(Given records begins)

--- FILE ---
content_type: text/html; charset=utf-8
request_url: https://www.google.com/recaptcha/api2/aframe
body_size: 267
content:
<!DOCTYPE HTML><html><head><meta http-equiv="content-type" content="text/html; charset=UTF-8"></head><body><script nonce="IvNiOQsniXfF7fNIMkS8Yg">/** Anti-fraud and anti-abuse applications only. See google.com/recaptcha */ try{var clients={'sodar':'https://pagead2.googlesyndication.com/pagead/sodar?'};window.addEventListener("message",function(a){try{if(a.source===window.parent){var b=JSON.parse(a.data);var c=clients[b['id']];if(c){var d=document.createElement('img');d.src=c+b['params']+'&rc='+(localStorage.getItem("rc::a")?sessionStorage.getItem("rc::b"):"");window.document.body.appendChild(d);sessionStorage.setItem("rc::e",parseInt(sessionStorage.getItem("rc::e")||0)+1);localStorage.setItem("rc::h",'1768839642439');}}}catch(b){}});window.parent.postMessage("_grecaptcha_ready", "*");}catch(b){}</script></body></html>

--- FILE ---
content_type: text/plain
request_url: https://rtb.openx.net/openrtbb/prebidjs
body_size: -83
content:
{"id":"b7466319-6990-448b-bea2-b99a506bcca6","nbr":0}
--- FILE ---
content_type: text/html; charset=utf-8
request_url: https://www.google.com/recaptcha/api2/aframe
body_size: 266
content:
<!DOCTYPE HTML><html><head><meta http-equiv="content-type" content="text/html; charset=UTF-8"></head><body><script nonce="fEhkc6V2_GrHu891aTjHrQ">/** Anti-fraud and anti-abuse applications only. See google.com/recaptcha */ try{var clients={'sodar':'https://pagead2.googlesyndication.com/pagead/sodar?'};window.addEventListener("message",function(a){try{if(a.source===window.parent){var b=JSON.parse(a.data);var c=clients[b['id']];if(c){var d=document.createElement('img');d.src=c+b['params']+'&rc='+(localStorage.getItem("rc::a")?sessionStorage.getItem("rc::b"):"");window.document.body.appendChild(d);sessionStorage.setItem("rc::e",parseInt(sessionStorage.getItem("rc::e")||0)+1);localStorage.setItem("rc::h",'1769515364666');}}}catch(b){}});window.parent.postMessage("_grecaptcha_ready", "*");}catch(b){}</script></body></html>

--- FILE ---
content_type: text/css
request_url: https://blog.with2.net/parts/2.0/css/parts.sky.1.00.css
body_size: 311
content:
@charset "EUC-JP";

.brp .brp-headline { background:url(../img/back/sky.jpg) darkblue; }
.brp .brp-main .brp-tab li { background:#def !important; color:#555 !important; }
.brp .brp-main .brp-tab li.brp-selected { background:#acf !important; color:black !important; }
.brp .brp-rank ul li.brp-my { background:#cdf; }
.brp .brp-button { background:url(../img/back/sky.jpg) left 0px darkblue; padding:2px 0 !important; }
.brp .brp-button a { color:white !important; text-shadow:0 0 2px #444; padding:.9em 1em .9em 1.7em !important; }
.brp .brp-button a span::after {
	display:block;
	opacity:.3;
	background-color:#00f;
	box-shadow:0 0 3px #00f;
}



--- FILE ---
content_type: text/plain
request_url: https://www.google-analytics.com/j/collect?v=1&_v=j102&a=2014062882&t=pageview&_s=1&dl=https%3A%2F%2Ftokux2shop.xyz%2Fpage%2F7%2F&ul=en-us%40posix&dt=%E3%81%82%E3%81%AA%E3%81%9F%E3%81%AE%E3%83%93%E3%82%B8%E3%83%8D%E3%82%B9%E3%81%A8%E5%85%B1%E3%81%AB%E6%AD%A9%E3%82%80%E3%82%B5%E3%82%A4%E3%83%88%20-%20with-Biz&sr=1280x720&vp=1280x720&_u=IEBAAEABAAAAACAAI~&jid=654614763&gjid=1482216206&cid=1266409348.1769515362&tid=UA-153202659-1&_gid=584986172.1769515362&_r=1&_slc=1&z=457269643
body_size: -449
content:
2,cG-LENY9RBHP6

(Given records ends)

### Problem description
The records above are to be set down again exactly as written.

### Output below
--- FILE ---
content_type: text/html; charset=utf-8
request_url: https://www.google.com/recaptcha/api2/aframe
body_size: 267
content:
<!DOCTYPE HTML><html><head><meta http-equiv="content-type" content="text/html; charset=UTF-8"></head><body><script nonce="IvNiOQsniXfF7fNIMkS8Yg">/** Anti-fraud and anti-abuse applications only. See google.com/recaptcha */ try{var clients={'sodar':'https://pagead2.googlesyndication.com/pagead/sodar?'};window.addEventListener("message",function(a){try{if(a.source===window.parent){var b=JSON.parse(a.data);var c=clients[b['id']];if(c){var d=document.createElement('img');d.src=c+b['params']+'&rc='+(localStorage.getItem("rc::a")?sessionStorage.getItem("rc::b"):"");window.document.body.appendChild(d);sessionStorage.setItem("rc::e",parseInt(sessionStorage.getItem("rc::e")||0)+1);localStorage.setItem("rc::h",'1768839642439');}}}catch(b){}});window.parent.postMessage("_grecaptcha_ready", "*");}catch(b){}</script></body></html>

--- FILE ---
content_type: text/plain
request_url: https://rtb.openx.net/openrtbb/prebidjs
body_size: -83
content:
{"id":"b7466319-6990-448b-bea2-b99a506bcca6","nbr":0}
--- FILE ---
content_type: text/html; charset=utf-8
request_url: https://www.google.com/recaptcha/api2/aframe
body_size: 266
content:
<!DOCTYPE HTML><html><head><meta http-equiv="content-type" content="text/html; charset=UTF-8"></head><body><script nonce="fEhkc6V2_GrHu891aTjHrQ">/** Anti-fraud and anti-abuse applications only. See google.com/recaptcha */ try{var clients={'sodar':'https://pagead2.googlesyndication.com/pagead/sodar?'};window.addEventListener("message",function(a){try{if(a.source===window.parent){var b=JSON.parse(a.data);var c=clients[b['id']];if(c){var d=document.createElement('img');d.src=c+b['params']+'&rc='+(localStorage.getItem("rc::a")?sessionStorage.getItem("rc::b"):"");window.document.body.appendChild(d);sessionStorage.setItem("rc::e",parseInt(sessionStorage.getItem("rc::e")||0)+1);localStorage.setItem("rc::h",'1769515364666');}}}catch(b){}});window.parent.postMessage("_grecaptcha_ready", "*");}catch(b){}</script></body></html>

--- FILE ---
content_type: text/css
request_url: https://blog.with2.net/parts/2.0/css/parts.sky.1.00.css
body_size: 311
content:
@charset "EUC-JP";

.brp .brp-headline { background:url(../img/back/sky.jpg) darkblue; }
.brp .brp-main .brp-tab li { background:#def !important; color:#555 !important; }
.brp .brp-main .brp-tab li.brp-selected { background:#acf !important; color:black !important; }
.brp .brp-rank ul li.brp-my { background:#cdf; }
.brp .brp-button { background:url(../img/back/sky.jpg) left 0px darkblue; padding:2px 0 !important; }
.brp .brp-button a { color:white !important; text-shadow:0 0 2px #444; padding:.9em 1em .9em 1.7em !important; }
.brp .brp-button a span::after {
	display:block;
	opacity:.3;
	background-color:#00f;
	box-shadow:0 0 3px #00f;
}



--- FILE ---
content_type: text/plain
request_url: https://www.google-analytics.com/j/collect?v=1&_v=j102&a=2014062882&t=pageview&_s=1&dl=https%3A%2F%2Ftokux2shop.xyz%2Fpage%2F7%2F&ul=en-us%40posix&dt=%E3%81%82%E3%81%AA%E3%81%9F%E3%81%AE%E3%83%93%E3%82%B8%E3%83%8D%E3%82%B9%E3%81%A8%E5%85%B1%E3%81%AB%E6%AD%A9%E3%82%80%E3%82%B5%E3%82%A4%E3%83%88%20-%20with-Biz&sr=1280x720&vp=1280x720&_u=IEBAAEABAAAAACAAI~&jid=654614763&gjid=1482216206&cid=1266409348.1769515362&tid=UA-153202659-1&_gid=584986172.1769515362&_r=1&_slc=1&z=457269643
body_size: -449
content:
2,cG-LENY9RBHP6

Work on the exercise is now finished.